Leading the research and development of next-generation, end-to-end Audio LLMs, specializing in advanced speech understanding, interactive systems, and reinforcement learning.
- Step-Audio R1 & Step MPS (Project Lead): Ushered in the “Deepseek R1 moment” for audio LLMs by developing China’s #1 speech reasoning model, directly benchmarking Gemini 2.5 Pro in perception and reasoning. Pioneered the revolutionary Step MPS (Mind-Paced Speaking) “dual-brain” framework, a global-first solution that enables complex CoT reasoning and highly empathetic, human-like interaction with zero additional latency, achieving true real-time “thinking-while-speaking.”
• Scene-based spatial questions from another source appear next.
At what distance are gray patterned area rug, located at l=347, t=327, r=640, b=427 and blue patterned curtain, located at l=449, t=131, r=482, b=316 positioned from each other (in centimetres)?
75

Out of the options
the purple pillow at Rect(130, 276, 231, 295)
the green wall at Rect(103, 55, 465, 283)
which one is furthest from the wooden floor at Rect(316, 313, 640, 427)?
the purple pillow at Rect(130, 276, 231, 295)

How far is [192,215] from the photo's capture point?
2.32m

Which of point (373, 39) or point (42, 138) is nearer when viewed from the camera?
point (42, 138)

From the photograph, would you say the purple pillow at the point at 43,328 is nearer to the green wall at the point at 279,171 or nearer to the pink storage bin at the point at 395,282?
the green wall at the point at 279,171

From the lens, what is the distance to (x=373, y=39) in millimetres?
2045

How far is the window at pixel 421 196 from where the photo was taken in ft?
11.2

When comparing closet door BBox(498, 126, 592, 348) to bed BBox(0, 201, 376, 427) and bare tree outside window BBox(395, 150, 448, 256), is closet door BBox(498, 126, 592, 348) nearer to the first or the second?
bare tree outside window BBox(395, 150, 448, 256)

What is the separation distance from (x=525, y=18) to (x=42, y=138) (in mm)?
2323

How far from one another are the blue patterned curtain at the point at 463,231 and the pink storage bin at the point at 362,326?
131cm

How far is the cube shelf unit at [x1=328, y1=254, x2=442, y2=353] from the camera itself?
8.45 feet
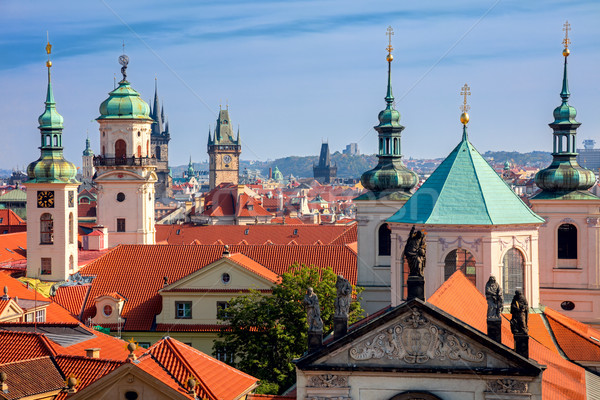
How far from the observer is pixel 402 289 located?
4012cm

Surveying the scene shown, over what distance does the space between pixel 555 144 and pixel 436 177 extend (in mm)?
10831

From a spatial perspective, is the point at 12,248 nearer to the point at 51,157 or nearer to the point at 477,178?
the point at 51,157

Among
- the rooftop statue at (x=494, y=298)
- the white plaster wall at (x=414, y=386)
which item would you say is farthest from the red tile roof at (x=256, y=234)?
the rooftop statue at (x=494, y=298)

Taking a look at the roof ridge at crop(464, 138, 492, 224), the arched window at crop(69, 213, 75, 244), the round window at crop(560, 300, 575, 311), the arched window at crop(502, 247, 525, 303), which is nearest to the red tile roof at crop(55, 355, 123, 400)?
the roof ridge at crop(464, 138, 492, 224)

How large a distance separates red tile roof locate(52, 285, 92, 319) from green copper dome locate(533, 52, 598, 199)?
23.6 m

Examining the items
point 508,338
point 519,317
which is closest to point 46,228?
point 508,338

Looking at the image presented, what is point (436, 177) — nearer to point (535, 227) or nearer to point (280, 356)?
point (535, 227)

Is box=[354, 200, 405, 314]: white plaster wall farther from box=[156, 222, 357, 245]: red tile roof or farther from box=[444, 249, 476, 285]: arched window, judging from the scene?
box=[156, 222, 357, 245]: red tile roof

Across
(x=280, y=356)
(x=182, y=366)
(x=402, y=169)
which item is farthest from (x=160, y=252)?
(x=182, y=366)

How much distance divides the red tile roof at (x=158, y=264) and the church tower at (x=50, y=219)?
3996mm

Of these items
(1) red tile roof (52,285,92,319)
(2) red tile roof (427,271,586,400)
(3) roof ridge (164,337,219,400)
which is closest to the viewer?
(3) roof ridge (164,337,219,400)

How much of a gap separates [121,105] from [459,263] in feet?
125

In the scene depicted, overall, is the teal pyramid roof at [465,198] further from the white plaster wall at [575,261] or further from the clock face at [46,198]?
the clock face at [46,198]

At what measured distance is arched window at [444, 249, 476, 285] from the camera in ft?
127
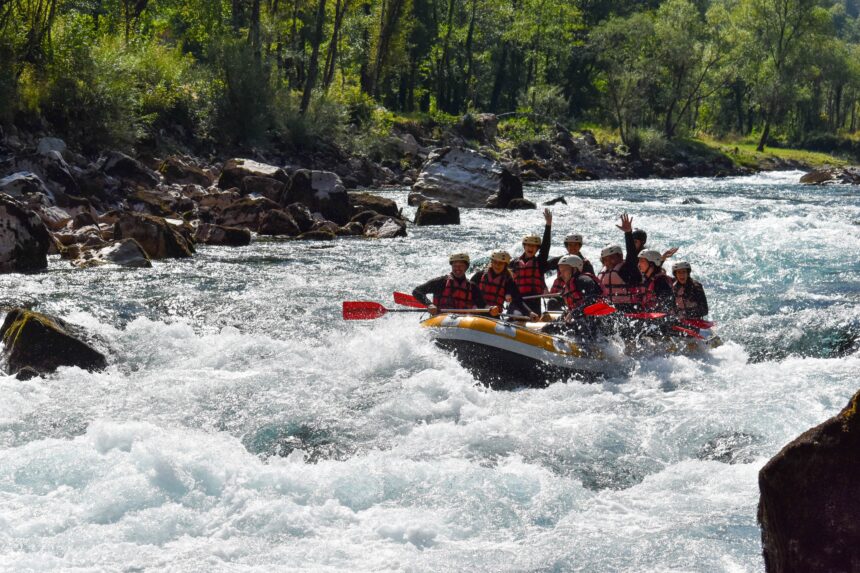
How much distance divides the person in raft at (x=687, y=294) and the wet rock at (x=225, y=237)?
26.2 ft

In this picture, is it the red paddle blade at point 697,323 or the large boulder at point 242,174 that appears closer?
the red paddle blade at point 697,323

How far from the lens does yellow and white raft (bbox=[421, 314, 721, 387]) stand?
817 cm

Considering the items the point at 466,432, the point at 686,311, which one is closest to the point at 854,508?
the point at 466,432

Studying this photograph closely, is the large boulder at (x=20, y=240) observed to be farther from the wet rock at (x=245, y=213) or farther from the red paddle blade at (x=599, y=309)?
the red paddle blade at (x=599, y=309)

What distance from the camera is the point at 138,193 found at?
16.5 m

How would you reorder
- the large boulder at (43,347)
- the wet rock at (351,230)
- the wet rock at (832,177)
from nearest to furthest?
the large boulder at (43,347), the wet rock at (351,230), the wet rock at (832,177)

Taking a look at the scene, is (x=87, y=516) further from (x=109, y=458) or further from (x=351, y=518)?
(x=351, y=518)

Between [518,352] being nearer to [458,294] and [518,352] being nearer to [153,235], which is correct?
[458,294]

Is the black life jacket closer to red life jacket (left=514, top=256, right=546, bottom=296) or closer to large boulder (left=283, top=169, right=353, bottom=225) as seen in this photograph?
red life jacket (left=514, top=256, right=546, bottom=296)

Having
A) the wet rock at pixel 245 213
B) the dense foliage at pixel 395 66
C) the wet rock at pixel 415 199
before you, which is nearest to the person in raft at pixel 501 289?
the wet rock at pixel 245 213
- Step-Audio 2 (Lead of Speech Understanding): Led the development of the world’s first industrial-grade end-to-end audio LLM with deep thinking capabilities. Introduced Chain-of-Thought (CoT) reasoning and audio reinforcement learning into speech models for the first time, achieving SOTA performance across ASR, paralinguistic understanding (emotion, tone, music), and reasoning tasks for both open-source and proprietary models. [arXiv:2507.16632]
- Step EditX (Co-Project Lead): Defined a new paradigm of instruction-based “conversational creation” for audio editing. Developed a groundbreaking model capable of zero-shot TTS, style transfer (30+ styles), emotion enhancement (14+ emotions), and one-click restoration. Achieved the industry’s first semantic-level, context-aware audio editing (insertion, deletion, modification) based on natural language prompts, ensuring perfect preservation of timbre and prosody.